■ Short exercise a ■
Answer these questions about the text on the inferential model of communication:
(i) Which philosopher first developed this point of view, and in what year?
(ii) On what human ability does communication depend, according to the text?
(iii) What sorts of evidence does the text list as examples?

■ Text block ■
⟨
According to the inferential model, different versions of which have been developed in contemporary pragmatics, an utterance is a piece of evidence of the speaker’s meaning. Decoding the linguistic sentence meaning is seen as just one part of the process of comprehension—a process that relies on both this linguistic meaning and on the context in order to identify the speaker’s meaning. It was the philosopher Paul Grice (1957) who first developed this point of view. He approached the relationship between sentence meaning and speaker’s meaning in an original way. Speaker’s meaning, in Grice’s analysis, is a complex communicative intention that must be recognized by the hearer in order to be fulfilled. It is an intention to achieve a certain effect upon the mind of the hearer by means of the hearer’s recognition of the very intention to achieve this effect.
Seen this way, communication depends upon the ability of human beings to attribute mental states to others; that is, it depends upon their naïve psychology. This ability has been the subject of considerable work in developmental psychology (Baron-Cohen et al., 2000) and in the study of the evolution of social behavior (Byrne and Whyten, 1988). Humans spontaneously interpret one another’s behavior, not as simple body movements, but as the belief-guided fulfillment of intentions. Living in a world inhabited not only by physical objects and living bodies, but also by mental states, humans may want to act upon these mental states. They may seek to change the desires and beliefs of others. Such action can be carried out unbeknownst to the person one seeks to influence. It can also be performed overtly—one makes it manifest that one is traying to cause one’s audience to believe or desire something—and then it is a communication proper. Communication is achieved by giving the hearer evidence of the meaning one intends to communicate. This evidence can be of any sort—gestures, mimicry, showings; and they can be coded or not, provided that they allow the hearer to infer the speaker’s meaning.
⟩
■ Short exercise b ■
Rewrite the entries starting at the line that contains "Is the stone" and ending with the last entry, substituting "lens" for every "camera" and leaving everything else unchanged. Give only those lines.

■ Extracted records ■
⟨
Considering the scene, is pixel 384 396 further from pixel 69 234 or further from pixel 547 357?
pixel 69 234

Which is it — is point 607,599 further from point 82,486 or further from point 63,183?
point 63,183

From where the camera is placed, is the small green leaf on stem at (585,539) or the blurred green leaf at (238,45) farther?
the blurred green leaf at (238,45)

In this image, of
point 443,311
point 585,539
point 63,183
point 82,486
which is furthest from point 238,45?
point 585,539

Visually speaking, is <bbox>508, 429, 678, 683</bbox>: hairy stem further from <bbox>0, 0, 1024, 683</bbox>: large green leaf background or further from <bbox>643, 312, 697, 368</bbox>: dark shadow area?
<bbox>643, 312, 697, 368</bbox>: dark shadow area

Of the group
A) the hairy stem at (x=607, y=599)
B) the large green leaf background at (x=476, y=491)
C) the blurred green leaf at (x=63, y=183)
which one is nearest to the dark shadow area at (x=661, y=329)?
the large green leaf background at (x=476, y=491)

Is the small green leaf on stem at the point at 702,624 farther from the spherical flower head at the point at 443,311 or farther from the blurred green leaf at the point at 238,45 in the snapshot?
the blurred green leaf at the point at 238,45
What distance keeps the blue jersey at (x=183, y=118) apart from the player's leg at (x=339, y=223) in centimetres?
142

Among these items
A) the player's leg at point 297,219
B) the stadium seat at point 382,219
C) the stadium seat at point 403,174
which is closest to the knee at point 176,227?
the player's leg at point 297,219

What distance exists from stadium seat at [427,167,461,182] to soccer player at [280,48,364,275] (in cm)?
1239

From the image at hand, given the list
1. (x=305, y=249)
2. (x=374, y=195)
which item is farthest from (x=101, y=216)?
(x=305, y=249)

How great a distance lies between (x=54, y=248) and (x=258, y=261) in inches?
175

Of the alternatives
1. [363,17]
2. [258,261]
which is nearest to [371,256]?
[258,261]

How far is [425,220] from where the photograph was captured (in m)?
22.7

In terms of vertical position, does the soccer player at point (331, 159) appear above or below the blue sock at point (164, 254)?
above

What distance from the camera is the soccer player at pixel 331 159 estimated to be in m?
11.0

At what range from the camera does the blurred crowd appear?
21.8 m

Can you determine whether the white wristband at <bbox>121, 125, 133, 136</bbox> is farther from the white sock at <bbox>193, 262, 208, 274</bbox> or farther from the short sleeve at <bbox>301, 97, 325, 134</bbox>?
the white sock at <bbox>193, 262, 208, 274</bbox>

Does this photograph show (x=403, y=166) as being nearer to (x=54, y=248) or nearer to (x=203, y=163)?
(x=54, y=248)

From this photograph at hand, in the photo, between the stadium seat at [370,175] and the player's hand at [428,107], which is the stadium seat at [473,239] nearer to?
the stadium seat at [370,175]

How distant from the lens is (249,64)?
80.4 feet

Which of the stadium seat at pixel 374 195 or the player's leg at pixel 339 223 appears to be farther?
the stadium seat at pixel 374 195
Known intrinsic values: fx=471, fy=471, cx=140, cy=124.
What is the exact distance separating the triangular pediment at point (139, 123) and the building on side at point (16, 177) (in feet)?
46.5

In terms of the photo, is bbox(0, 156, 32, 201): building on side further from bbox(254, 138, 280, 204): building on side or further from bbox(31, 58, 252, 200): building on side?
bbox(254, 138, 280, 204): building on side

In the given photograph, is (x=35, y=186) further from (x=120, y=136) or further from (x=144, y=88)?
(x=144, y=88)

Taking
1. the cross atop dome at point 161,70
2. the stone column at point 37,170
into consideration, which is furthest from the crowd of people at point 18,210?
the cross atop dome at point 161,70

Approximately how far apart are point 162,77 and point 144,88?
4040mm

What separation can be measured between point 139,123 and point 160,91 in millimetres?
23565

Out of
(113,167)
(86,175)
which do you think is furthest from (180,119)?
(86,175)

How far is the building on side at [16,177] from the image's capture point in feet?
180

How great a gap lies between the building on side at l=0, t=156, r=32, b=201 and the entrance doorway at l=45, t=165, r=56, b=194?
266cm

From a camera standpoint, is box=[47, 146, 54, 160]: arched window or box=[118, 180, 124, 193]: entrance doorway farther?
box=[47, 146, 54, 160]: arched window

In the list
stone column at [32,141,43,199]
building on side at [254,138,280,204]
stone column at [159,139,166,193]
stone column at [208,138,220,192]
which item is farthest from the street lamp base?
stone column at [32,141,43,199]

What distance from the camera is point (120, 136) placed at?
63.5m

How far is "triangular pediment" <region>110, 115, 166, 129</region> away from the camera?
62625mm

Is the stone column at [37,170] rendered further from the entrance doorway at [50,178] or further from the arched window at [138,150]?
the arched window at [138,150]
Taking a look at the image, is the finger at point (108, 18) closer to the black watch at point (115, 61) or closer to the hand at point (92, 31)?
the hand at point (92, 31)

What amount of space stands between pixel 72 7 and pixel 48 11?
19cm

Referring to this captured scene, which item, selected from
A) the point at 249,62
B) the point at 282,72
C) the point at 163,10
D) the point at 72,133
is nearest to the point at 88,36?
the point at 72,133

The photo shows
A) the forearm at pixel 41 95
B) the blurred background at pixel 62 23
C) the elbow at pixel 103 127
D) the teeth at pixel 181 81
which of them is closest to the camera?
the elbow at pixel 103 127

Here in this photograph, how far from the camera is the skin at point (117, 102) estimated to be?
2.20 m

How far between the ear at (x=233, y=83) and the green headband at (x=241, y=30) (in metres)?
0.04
⟩
■ Written response a ■
(i) Paul Grice, in 1957.
(ii) The ability of human beings to attribute mental states to others, that is, their naïve psychology.
(iii) Gestures, mimicry, and showings.

■ Written response b ■
Is the stone column at [37,170] rendered further from the entrance doorway at [50,178] or further from the arched window at [138,150]?
the arched window at [138,150]
Taking a look at the image, is the finger at point (108, 18) closer to the black watch at point (115, 61) or closer to the hand at point (92, 31)?
the hand at point (92, 31)

What amount of space stands between pixel 72 7 and pixel 48 11?
19cm

Referring to this captured scene, which item, selected from
A) the point at 249,62
B) the point at 282,72
C) the point at 163,10
D) the point at 72,133
is nearest to the point at 88,36?
the point at 72,133

The photo shows
A) the forearm at pixel 41 95
B) the blurred background at pixel 62 23
C) the elbow at pixel 103 127
D) the teeth at pixel 181 81
which of them is closest to the lens?
the elbow at pixel 103 127

Here in this photograph, how far from the lens is the skin at point (117, 102) estimated to be?
2.20 m

How far between the ear at (x=233, y=83) and the green headband at (x=241, y=30) (in metres)?
0.04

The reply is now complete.